Boisclair in hot water as PQ 'collapses'

Landry latest critic

Boisclair - chef du PQ



MONTREAL - With fresh opinion polls giving Jean Charest's Liberals the lead for the first time since 2004, prominent Quebec separatists yesterday began sharpening the knives for Parti Quebecois leader Andre Boisclair.
Bernard Landry, whose resignation as PQ leader in 2005 opened the way for Mr. Boisclair, said his successor is to blame for the party's "collapse."
From 50% in the polls and 20 percentage points ahead of the governing Liberals when Mr. Boisclair became leader in late 2005, the PQ has fallen to 32% and two points behind the Liberals, Leger Marketing reported in a poll for Le Devoir.
"What he has done has provoked this collapse of our party," Mr. Landry told the Quebec City radio station CHOI-FM. He singled out Mr. Boisclair's recently reported anti-union comments and his musing that the crucifix has no place in Quebec's National Assembly as examples of Mr. Boisclair's costly "misadventures."
Doing nothing to dispel rumours that he is itching to get his old job back, Mr. Landry was granting interviews left and right, offering unsolicited advice to his successor. He told Radio- Canada he is "a statesman" who will serve his party where needed. Asked whether he would consider returning as leader, Mr. Landry called the question hypothetical. "There is someone at the head of our party who was democratically elected," he said.
Short of Mr. Boisclair resigning, nothing in PQ rules would allow the party to replace its leader before an election expected this spring. Jean-Marc Leger, president of Leger Marketing, said that even if a slight advance is not enough to assure the Liberals' victory, because their support is disproportionately concentrated in anglophone Montreal ridings, the PQ should be worried.
"It's not good news for the PQ. The trend is really bad for them," he said. The sovereigntist party's current level of support is one point ahead of where it finished in the 2003 election, which it lost to the Liberals.
Mr. Boisclair, 40, was supposed to inject new life into the party after he won the leadership in November, 2005. His open homosexuality and admitted cocaine use as a Cabinet minister were not seen as obstacles, but recently Liberals have called into question his maturity.
His current troubles began in December when he took part in a parody of the gay cowboy movie, Brokeback Mountain. The sketch showed Mr. Boisclair interrupting a mock love scene between George W. Bush and Stephen Harper characters.
Rumblings in his caucus intensified last week after Mr. Boisclair mused about the crucifix and gave an interview declaring an end to the days when the PQ and the province's trade unions were "buddy-buddy, spending their evenings together at dinners washed down with plenty of wine." Union officials said it was an unfair description.
Mr.
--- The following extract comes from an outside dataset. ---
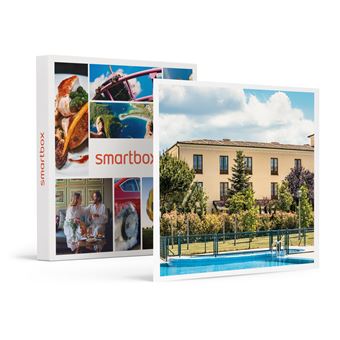 Smartbox - ¡Segovia exclusiva!: 1 noche con desayuno para 2 en Hotel Cándido 4*SUP  Caja regalo Estancias - 1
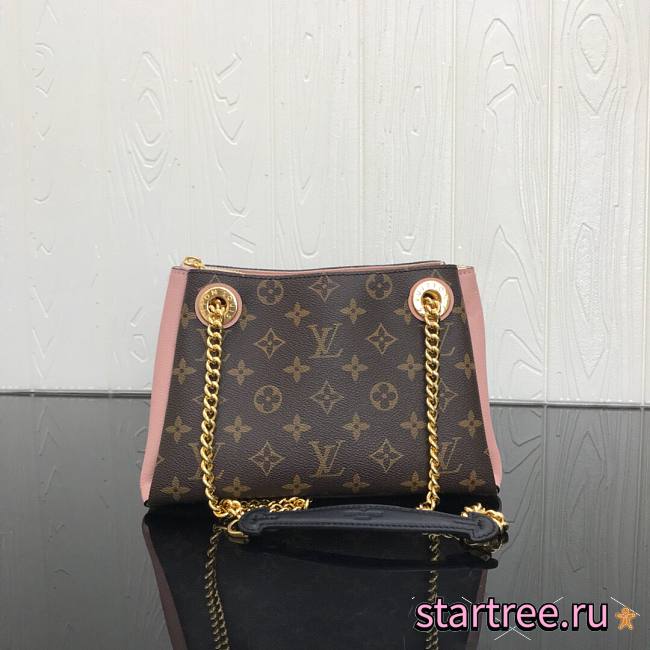 Louis Vuitton | Surene BB Pink handbag - 24 x 17 x 11 cm - 1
Boisclair, who last year promised a "dream team" of candidates to rival the one fielded by party founder Rene Levesque, has been stymied in his search for stars. Two up-and-coming PQ MNAs, Jonathan Valois and Stephan Tremblay, have announced they will not seek re-election. Louise Beaudoin, a long-time PQ Cabinet minister who last fall all but confirmed her return to politics, announced on Friday that she will not run.
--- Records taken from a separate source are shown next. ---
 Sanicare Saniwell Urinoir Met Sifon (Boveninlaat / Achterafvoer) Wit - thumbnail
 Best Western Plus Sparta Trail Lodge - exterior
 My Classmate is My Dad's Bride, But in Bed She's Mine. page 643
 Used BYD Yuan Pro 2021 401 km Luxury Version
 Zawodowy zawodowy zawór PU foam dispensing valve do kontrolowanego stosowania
One of Mr. Landry's hardline disciples, Yves Michaud, said yesterday Mr. Boisclair should read the writing on the wall and step down. He said he would like to see Mr. Landry take back the party reins. In an op-ed article published yesterday in La Presse, sovereigntist writer Victor-Levy Beaulieu said he fears the Liberals could sweep the next election.
The Leger findings were echoed in a CROP poll published yesterday in La Presse, with one notable exception. The Leger survey showed Mario Dumont's Action Democratique du Quebec closing ground on the other two parties, pulling to 24%, whereas CROP put the ADQ at 14%.
Mr. Leger said the difference could be explained by the timing of the surveys. His was taken from Jan 25-28, and reflected the popularity of Mr. Dumont's recent stance against accommodating immigrants' religious values. The CROP survey was stretched over Jan. 18-28. Both polls are considered accurate within three percentage points, 19 times out of 20.